Forum Discussion
I need a guide for SP2016 on prem setting up WAP and ADFS
We're using Windows Auth with NTLM (not Kerberos).
I didn't think SAML was available on 2016. It's also my understanding that 2016 is claims based authentication only. But, whatever... We also saw an article that lead us to believe that we may have to set up SP2016 with Trusted Identity provider. I did this in the past with a 3rd party provider and hope to not have to do it with WAP.
Questions we ran into:
1) From the WAP side, do we provide access via passthrough or ADFS pre-authenticated?
2) I've seen articles showing that you have your LAN intranet access (inet.company.com). And when you WAP your external access, you have to have a different subdomain (enet.company.com) via alternate access mappings. Is this the case? Can't my external portal be the same subdomain as internal (provided that the DNS entries are correct)?

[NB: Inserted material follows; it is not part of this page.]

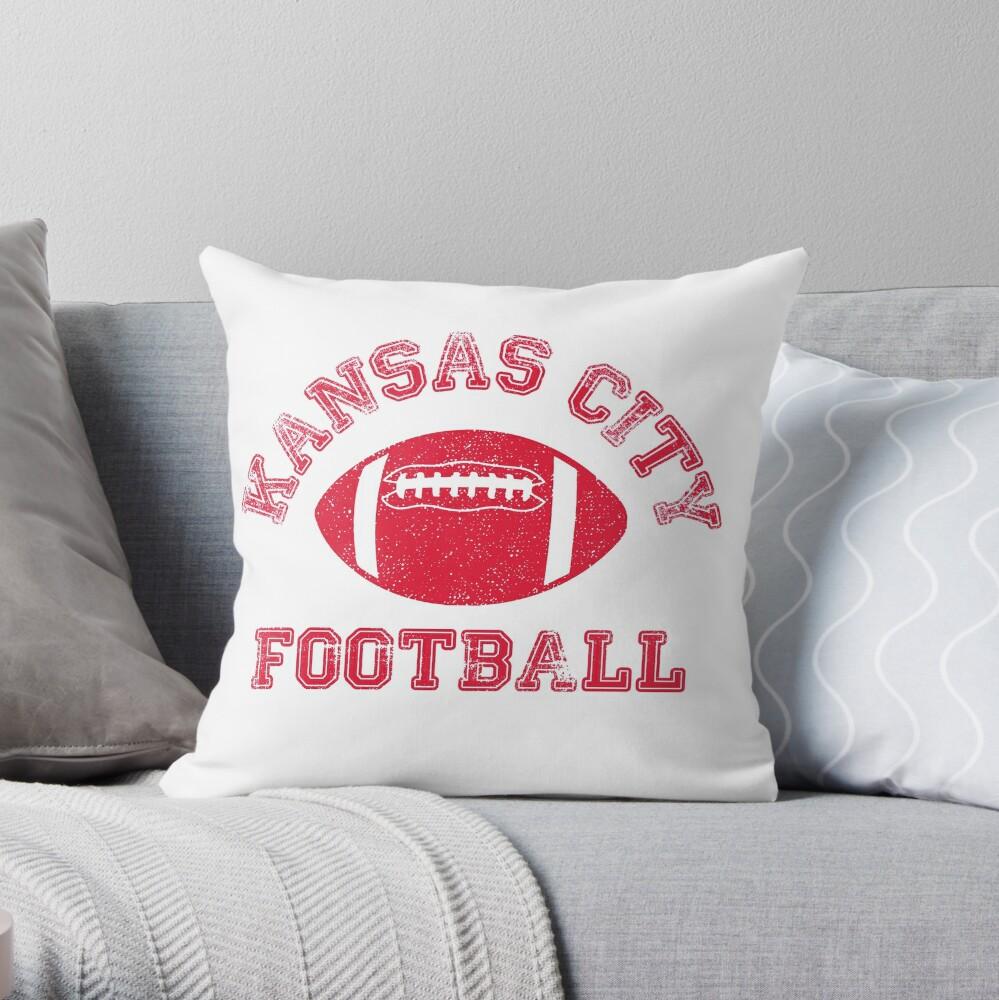 Kansas City Distressed Pro Football Team Throw Pillow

| It's a simple process...
I'll let the team now. ;) We've been sort of banging our heads against the wall here.
- SAML is a form of Claims, and yes it is available but comes with some UX issues (namely the People Picker will resolve any value you put into it, though that's solved by solutions like http://ldapcp.com/).

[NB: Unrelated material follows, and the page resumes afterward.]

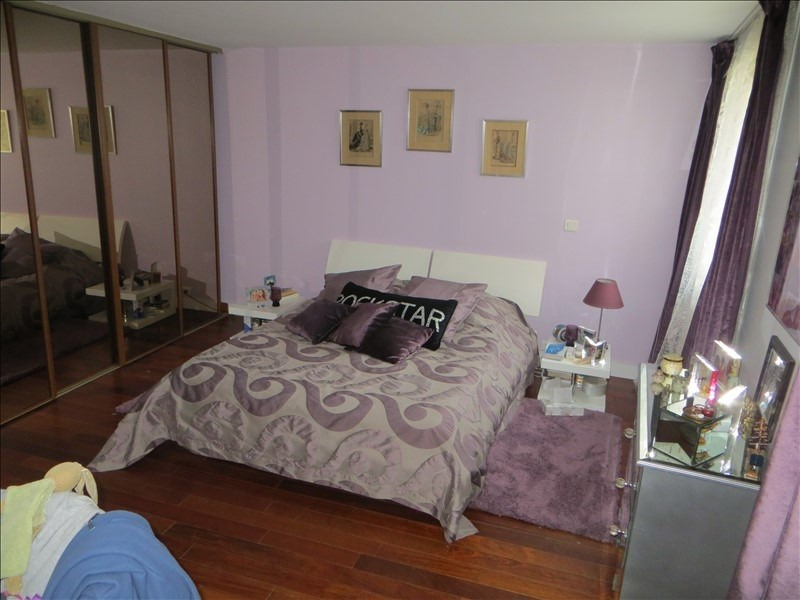 Vente de prestige appartement Clamart 868 000€ - Photo 7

Anyhow, you still must join WAP to the domain, configure Kerberos on the SharePoint Web Application and implement KCD between WAP and the SharePoint service account(s). That's outlined on a post I created years ago at https://thesharepointfarm.com/2014/02/sharepoint-and-the-web-application-proxy-role/.
As for authentication, it will be ADFS Pre-Auth.
For URLs, no you don't have to have a different URL as long as the FQDN is resolvable from the outside world (which would point to the IP for WAP).